● TASK TO CARRY OUT
Starting at the line containing "Measure the distance" and ending at the close of the entries, rewrite those lines with "tower spire" replaced by "church spire" and everything else left as it is.

● THE DATA

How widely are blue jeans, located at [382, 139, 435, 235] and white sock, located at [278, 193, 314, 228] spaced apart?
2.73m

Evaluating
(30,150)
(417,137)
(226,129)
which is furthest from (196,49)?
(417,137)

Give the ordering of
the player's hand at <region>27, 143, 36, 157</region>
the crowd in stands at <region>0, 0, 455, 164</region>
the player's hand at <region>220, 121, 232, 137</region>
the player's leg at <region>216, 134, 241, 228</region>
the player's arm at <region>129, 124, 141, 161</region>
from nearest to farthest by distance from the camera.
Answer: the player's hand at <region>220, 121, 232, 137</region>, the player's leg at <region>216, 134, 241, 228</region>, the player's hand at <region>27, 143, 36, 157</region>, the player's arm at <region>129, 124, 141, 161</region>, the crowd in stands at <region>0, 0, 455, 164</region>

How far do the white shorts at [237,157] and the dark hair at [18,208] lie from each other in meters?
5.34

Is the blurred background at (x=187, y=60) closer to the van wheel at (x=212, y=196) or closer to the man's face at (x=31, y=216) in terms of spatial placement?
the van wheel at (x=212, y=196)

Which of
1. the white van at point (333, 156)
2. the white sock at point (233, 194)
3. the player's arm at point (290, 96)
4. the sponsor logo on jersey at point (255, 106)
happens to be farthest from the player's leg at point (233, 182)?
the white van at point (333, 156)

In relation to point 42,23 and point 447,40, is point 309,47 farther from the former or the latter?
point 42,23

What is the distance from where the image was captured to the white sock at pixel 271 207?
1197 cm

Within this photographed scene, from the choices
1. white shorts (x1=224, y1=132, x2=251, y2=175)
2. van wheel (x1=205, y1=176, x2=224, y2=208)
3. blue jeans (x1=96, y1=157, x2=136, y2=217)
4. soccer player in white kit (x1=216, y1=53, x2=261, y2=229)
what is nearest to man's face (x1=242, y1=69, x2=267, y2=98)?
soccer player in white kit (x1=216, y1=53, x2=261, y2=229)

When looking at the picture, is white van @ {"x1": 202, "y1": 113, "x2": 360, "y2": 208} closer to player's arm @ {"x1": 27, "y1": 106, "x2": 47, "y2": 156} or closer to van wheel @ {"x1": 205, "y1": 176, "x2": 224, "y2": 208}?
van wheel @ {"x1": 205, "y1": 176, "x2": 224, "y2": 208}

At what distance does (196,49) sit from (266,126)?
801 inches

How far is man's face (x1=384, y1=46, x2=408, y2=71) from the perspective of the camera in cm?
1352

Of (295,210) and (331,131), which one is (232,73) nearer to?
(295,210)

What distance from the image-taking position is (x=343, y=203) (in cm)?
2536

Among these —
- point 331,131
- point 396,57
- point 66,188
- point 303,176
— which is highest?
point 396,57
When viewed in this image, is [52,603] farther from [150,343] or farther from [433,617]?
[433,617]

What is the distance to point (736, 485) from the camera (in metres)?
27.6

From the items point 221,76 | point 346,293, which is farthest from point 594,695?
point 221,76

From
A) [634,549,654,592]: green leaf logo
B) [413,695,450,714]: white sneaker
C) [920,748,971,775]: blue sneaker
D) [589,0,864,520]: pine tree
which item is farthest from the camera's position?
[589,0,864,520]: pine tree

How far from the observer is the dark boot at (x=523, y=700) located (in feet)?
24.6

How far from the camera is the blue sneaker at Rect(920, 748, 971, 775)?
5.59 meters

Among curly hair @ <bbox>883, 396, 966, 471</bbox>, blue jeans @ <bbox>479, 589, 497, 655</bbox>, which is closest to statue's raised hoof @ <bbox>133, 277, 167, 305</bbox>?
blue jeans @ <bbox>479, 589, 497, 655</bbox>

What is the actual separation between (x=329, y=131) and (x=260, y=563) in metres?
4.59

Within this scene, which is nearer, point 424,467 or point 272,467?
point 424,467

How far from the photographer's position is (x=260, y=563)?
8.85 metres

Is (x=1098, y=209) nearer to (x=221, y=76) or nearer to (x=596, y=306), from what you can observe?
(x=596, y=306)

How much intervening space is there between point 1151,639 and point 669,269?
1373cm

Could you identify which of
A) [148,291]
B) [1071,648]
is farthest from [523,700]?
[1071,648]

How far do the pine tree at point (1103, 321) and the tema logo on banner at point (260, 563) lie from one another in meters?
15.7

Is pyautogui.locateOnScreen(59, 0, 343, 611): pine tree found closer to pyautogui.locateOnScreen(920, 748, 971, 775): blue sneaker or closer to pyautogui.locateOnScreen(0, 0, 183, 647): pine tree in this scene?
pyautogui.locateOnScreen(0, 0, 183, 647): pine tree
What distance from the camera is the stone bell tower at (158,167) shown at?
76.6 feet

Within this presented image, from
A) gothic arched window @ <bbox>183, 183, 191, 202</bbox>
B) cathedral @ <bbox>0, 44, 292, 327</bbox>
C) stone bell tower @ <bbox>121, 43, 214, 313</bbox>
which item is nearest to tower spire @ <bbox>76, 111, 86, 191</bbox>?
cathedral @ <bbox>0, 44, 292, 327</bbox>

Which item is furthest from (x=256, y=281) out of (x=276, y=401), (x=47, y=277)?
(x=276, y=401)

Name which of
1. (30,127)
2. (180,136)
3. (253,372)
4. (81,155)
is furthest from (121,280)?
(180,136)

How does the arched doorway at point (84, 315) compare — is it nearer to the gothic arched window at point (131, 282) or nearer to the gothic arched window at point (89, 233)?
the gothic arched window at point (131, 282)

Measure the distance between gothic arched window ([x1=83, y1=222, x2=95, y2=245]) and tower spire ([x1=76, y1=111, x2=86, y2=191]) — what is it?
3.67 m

● RESPONSE
Measure the distance between gothic arched window ([x1=83, y1=222, x2=95, y2=245]) and church spire ([x1=76, y1=111, x2=86, y2=191]) — what is it?
3.67 m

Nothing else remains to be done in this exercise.